— ТЕКСТ СТРАНИЦЫ —
══════
Мы оставили за собой слева остров Родо и старый Каир, справа — деревню Гизэ. Жители её, для коих паровые суда представляют редкое зрелище, собравшись на берегу, орали, скакали и махали руками, как шаманы, поклоняющиеся чудовищу или какому-нибудь грозному явлению природы. В получасовом расстоянии от Каира, на правом берегу (т. е. слева от нас), расположено местечко Тура с каменоломнями времен постройки больших пирамид. По близости стоит старинная коптская церковь, где будто бы раз в год, если не ошибаюсь 9 мая, являются истинно-верующим все святые (та же легенда существует относительно одного монастыря, около Дамьеты). Южнее, на восточном же берегу, верстах в четырех от Нила, в пустыне, бьют целебные серные ключи; возле них недавно построены гостиница, курзал с ваннами и несколько вилл. Местечко это, по имени Гелуан, орошаемое нильскою во той посредством паровой машины, являет собою искусственный оазис и славится здоровым воздухом. Сюда обыкновенно посылают тех чахоточных, которые и в Каире не найдут себе места. Гелуан футов на сто выше уровня реки, и с плоских его крыш открывается пространный вид на долину Нила и на группы пирамид по ту сторону, у окраины Ливийской пустыни.
Однако, оставаться долее на палубе нельзя: хамсин разыгрался во всей силе, — не настоящий хамсин, дующий с юга в течение пятидесяти дней [41] и палящий пламенем, — а какой-то особенный юго-западный, холодный и пронзительный. Песок несется обложною тучей; мелкий и неуловимый как тончайшая пыль, он стесняет дыхание, щекочет горло, засоряет глаза и вместе с воздухом проникает всюду: в уши, за воротник рубашки, в карманы, в чулки, в портмоне, под стеклышко часов, в закрытый аптечные коробочки на дне чемоданов… солнце в половину погасло, так что на него можно смотреть безвредно, как на тарелку из латуни. Берега исчезли; мы замедлили ход, а дагабии и большие парусные лодки с рубленою соломой, словно обезумев от ужаса, полетели еще скорее, подобно стаду чаек, гонимых бурей. Туристы удалились в кают-компанию, где накрывают длинный-предлинный стол. На всех предметах лежит слой пыли, неосязаемой и липкой как паутина.
══════
— ИСХОДНЫЕ ДАННЫЕ —
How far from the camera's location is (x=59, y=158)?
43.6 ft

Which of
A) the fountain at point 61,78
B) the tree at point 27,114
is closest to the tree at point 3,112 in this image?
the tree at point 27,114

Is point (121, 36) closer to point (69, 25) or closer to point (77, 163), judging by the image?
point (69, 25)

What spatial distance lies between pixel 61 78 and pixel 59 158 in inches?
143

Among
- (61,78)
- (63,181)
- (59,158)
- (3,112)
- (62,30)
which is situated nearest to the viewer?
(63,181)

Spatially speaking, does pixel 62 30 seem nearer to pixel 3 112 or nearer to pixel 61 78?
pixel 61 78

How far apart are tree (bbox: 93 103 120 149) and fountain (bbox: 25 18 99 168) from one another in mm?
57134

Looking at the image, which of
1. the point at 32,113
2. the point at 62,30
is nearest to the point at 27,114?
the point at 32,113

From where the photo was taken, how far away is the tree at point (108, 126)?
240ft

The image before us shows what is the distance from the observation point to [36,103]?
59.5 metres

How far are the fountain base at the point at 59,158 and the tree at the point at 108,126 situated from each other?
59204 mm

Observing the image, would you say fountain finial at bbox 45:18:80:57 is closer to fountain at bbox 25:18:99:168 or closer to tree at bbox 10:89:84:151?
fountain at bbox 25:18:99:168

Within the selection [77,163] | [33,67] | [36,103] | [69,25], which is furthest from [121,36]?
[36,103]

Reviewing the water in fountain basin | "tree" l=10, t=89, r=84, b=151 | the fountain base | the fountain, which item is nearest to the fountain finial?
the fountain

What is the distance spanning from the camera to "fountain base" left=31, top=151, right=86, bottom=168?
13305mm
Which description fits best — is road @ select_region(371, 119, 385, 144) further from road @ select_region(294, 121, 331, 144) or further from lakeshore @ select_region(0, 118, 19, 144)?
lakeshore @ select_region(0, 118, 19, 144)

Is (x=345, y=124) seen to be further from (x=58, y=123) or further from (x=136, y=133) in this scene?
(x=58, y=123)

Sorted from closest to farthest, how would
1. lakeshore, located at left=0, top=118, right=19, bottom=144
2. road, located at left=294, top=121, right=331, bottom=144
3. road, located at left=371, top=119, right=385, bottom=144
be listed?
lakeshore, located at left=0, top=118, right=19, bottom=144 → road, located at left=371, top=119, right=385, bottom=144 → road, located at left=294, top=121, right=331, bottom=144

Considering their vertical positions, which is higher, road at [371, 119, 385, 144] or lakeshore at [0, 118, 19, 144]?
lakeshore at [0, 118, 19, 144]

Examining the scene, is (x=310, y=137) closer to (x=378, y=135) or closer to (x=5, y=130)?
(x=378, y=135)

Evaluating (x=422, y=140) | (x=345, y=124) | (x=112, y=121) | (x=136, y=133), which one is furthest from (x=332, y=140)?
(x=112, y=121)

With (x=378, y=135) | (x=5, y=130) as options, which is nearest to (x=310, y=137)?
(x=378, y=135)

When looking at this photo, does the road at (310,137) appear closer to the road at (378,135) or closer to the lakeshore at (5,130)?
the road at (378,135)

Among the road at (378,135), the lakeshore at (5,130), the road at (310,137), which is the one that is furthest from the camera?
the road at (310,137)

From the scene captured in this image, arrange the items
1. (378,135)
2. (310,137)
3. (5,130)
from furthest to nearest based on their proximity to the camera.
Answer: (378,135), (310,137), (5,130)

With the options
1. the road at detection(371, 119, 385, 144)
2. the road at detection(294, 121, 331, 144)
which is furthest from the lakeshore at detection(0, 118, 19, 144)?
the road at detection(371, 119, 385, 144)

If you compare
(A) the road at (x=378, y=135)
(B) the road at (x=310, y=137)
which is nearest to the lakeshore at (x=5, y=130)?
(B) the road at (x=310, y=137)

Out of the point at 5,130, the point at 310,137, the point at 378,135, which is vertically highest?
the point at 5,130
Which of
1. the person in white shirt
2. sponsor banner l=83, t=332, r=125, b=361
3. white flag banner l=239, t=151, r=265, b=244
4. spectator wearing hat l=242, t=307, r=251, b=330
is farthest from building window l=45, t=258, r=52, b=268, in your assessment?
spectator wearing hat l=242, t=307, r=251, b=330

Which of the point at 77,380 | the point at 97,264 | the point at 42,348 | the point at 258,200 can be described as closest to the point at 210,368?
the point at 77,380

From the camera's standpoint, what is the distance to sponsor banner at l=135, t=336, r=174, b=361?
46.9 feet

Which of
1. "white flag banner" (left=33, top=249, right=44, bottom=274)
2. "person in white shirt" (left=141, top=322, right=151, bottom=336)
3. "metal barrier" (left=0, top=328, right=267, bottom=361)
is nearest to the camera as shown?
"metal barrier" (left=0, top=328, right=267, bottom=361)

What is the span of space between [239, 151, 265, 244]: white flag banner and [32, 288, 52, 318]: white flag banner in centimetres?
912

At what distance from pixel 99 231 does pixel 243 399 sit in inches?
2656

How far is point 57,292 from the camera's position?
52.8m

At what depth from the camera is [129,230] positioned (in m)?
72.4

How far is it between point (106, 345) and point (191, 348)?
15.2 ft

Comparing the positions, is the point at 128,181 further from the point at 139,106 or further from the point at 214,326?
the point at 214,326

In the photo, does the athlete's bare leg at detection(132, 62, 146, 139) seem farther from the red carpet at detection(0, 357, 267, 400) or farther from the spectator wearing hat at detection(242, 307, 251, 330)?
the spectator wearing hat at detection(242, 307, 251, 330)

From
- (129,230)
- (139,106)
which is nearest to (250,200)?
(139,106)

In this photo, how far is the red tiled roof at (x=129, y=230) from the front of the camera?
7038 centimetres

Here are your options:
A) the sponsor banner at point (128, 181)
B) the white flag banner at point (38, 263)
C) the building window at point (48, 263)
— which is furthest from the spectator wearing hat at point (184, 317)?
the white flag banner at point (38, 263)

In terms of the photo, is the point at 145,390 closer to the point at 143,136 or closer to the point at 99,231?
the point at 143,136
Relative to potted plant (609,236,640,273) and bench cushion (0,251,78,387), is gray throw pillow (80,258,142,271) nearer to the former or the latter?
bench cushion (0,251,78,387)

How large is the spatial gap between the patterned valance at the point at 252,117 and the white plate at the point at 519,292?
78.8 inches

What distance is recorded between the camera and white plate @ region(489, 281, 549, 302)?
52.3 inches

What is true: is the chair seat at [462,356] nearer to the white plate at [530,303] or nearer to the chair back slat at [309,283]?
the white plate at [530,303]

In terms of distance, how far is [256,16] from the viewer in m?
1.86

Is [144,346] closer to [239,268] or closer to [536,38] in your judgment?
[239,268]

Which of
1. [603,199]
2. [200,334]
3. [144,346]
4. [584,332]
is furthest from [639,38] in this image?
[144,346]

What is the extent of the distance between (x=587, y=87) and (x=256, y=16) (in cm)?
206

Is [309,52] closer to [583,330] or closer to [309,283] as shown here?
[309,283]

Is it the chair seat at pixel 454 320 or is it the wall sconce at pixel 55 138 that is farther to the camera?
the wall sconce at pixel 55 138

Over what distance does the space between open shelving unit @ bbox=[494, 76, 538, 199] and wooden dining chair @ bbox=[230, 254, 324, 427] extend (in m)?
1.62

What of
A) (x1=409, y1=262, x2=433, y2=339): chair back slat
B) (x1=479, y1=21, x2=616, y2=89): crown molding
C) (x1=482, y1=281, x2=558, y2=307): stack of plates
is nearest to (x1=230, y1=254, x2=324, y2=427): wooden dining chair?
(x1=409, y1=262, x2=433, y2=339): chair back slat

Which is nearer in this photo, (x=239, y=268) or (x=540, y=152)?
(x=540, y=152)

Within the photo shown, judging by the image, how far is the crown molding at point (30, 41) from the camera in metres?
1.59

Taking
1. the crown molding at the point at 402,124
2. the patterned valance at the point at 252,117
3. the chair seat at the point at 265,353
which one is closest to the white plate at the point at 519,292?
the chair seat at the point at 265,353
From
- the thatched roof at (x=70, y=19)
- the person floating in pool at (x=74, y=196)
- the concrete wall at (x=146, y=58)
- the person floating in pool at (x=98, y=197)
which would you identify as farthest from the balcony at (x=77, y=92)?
══════
— РАБОЧИЕ ЗАДАНИЯ —
- 1) Изложите фрагмент о плавании по Нилу в двух предложениях.
- 2) Продолжите фрагмент о плавании по Нилу, начиная сразу после его последнего предложения.

— ОТВЕТЫ —
- 1) Проходя на пароходе мимо Гизэ, Туры и Гелуана, путешественники видят каменоломни времен постройки больших пирамид и старинную коптскую церковь, а рядом с целебными серными ключами Гелуана стоят гостиница, курзал и виллы, куда посылают чахоточных. Затем разыгрывается холодный юго-западный ветер, песок скрывает берега и проникает всюду, пароход замедляет ход, и туристы уходят в кают-компанию.

- 2)
После обеда (его можно бы назвать сносным если бы блюда не были приправлены сахарским песком) в столовой появился русый длиннобородый муцина, предводитель нашего общества, сам мистер Кук, и громким голосом обнародовал программу завтрашнего дня: мы встаем в шесть часов утра (слабый ропот в аудитории), завтракаем в половине седьмого, в семь едем на ослах осматривать Мемфис, Уступчатую пирамиду, Серапеум и гробницу Ти, в одиннадцать возвращаемся «домой» и продолжаем путь к первым порогам. If агу further informations are required… [42] Мы заявили, что никаких других сведений нам не требуется.
Г. Кук перешел на наш пароход с переднего, с bateau amtraille, как называет его Анджело. Оба парохода уже установились рядышком под крутым берегом, где по твердому грунту шелестел, убегая от ветра, песок, как шелестит по насту сухой снег во время метели. В полночь, когда ветер стих и песок улегся, я сошел по перекинутой доске к молчаливо-неподвижному Арабу, караулящему пароходы. Тепло; полнолуние сияющим покровом осенило заснувший Египет, и прозрачное небо, гладь благоуханных нив, едва скользящие по Нилу паруса, — все грезит во сне любовью и весной. Стройные финиковые пальмы, каких я не видал ни в Александры, ни в Каире, пальмы в роде той, что снилась Гейневской ели, слегка наклонились к реке… Грустят ли они одинокие? Отдались ли всецело очарованию этой зимней полу-голубой, полу-серебряной ночи? Или напротив им давно наскучила бесплодная грусть, а еще более красы природы, и как кумушки, жадные до сплетен, соглядают они оставшихся на палубе Бельгийца и Американку, прислушиваясь к его страстным речам и к её звонкому смеху?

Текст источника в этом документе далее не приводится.